> Prompt 1: From the records, give as a JSON list of strings, one string per line, the lines beginning at the one that contains "At what range" and ending after the one that contains "7.25 meters". Leave out blank lines.

####

A few weeks ago we started noticing a fairly worrying trend at Stack Overflow. Question:Show, the most active of pages on Stack Overflow, started slowly trending up on render times. This did not happen at once, the performance leak was not huge.

We noticed this by looking at our HAProxy logs which are stored in a special Sql Server instance thanks to Jarrod. This database contains render times so we can quickly aggregate it, and catch worrying trends.

During the time we were browsing the site, occasionally, we would catch strange stalls before any of the code in our controllers fired.

gap

Getting big gaps like the one above was rare, however we consistently saw 5ms stalls before any code fired off on our side.

We thought of adding instrumentation to figure out more about these leaks, but could not figure out what needed instrumenting.

CPU Analyzer to the rescue

I blogged about CPU Analyzer in the past but failed to properly communicate its awesomeness.

It is a sampling profiler designed to work in production. In general, traditional profiling methods fall over when digging into production issues or high CPU issues. CPU Analyzer works around this.

It attaches itself to a running process using the ICorDebug interface and gathers stack traces in a predefined rate. Additionally, it gathers CPU time for each thread while doing so.

At the end of this process it sorts all of the information it has into a somewhat readable text representation, showing the most "expensive" stack traces at the top.

This allows you to get a crude view of the current state of affairs and find likely sources of various performance gaps.

I ran CPU Analyzer a few times on the production instance of w3wp gathering 40 snapshots at a time at every 110ms. Warning: if you gather snapshots too rapidly you risk crashing your process, ICorDebug was not designed for profiling, ICorProfiler is - the ability to attach though is recent, I may rewrite it one day.

cpu-analyzer-net4.exe 12345 /s 40 /i 110

I found some interesting snapshots:

System.Web.Routing.RouteCollection.GetRouteData
System.Web.Routing.UrlRoutingModule.PostResolveRequestCache
System.Web.HttpApplication+SyncEventExecutionStep.System.Web.HttpApplication.IExecutionStep.Execute
[...]
System.Web.Hosting.PipelineRuntime.ProcessRequestNotification
===> Cost (11232072)

And:

System.Text.RegularExpressions.Regex.IsMatch
System.Web.Routing.Route.ProcessConstraint
System.Web.Routing.Route.ProcessConstraints
System.Web.Routing.Route.GetRouteData
[...]
System.Web.Hosting.PipelineRuntime.ProcessRequestNotification
===> Cost (7332047)

####

> Prompt 2:
Answer these questions about the Stack Overflow performance article:
(a) Where are the HAProxy logs stored?
(b) Which interface does CPU Analyzer use to attach itself to a running process?
(c) How many snapshots were gathered at a time on the production w3wp instance, and at what interval?

> Given records:
####

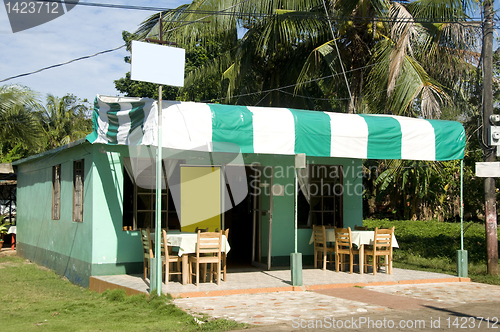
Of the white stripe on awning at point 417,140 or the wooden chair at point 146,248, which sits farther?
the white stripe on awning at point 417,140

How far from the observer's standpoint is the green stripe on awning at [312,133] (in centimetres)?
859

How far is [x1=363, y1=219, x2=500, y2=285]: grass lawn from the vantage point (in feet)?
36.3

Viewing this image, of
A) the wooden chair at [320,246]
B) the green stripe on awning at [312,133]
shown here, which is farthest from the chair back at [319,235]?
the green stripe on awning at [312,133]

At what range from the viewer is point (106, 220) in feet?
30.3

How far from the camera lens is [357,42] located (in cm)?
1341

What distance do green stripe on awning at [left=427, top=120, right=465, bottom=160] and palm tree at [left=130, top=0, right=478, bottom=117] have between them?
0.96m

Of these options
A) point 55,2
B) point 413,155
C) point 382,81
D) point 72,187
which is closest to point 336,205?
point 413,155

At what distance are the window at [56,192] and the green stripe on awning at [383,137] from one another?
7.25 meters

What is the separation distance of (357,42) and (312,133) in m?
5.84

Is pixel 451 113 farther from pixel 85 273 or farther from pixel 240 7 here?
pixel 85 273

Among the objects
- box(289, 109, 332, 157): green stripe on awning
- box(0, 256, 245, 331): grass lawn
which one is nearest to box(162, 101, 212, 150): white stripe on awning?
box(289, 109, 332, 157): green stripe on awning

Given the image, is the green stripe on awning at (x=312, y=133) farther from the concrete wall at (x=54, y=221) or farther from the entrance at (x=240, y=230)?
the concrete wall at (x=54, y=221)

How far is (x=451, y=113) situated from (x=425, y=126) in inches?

####

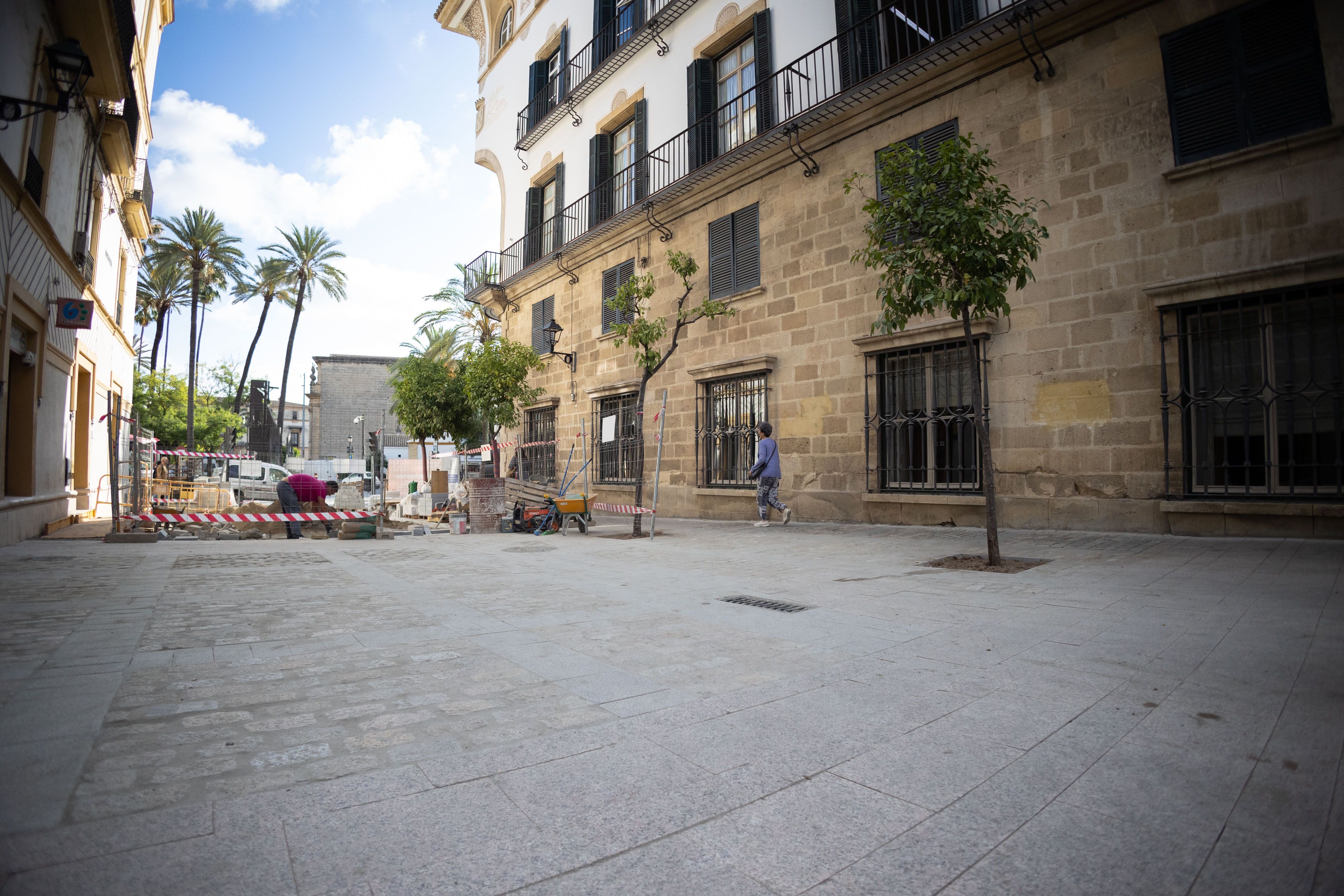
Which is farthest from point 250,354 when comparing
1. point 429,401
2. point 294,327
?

####

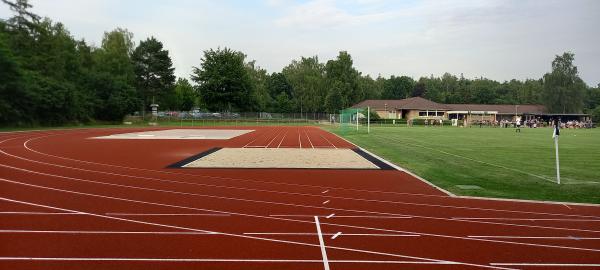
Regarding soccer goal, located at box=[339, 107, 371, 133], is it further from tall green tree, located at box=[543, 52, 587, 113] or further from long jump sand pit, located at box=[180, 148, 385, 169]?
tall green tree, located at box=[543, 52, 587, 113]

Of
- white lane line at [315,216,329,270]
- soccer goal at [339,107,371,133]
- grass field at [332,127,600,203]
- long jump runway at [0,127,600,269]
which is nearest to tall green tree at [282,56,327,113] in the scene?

####

> Expected output 1:
[
  "At what range from the viewer is point (106, 220) in feet?",
  "30.3",
  "How far from the camera lens is [357,42] located (in cm)?",
  "1341",
  "What distance do green stripe on awning at [left=427, top=120, right=465, bottom=160] and palm tree at [left=130, top=0, right=478, bottom=117] have between them?",
  "0.96m",
  "Of these options",
  "A) point 55,2",
  "B) point 413,155",
  "C) point 382,81",
  "D) point 72,187",
  "which is closest to point 336,205?",
  "point 413,155",
  "At what distance are the window at [56,192] and the green stripe on awning at [383,137] from one another?",
  "7.25 meters"
]

> Expected output 2:
(a) In a special Sql Server instance.
(b) The ICorDebug interface.
(c) 40 snapshots at a time, at every 110ms.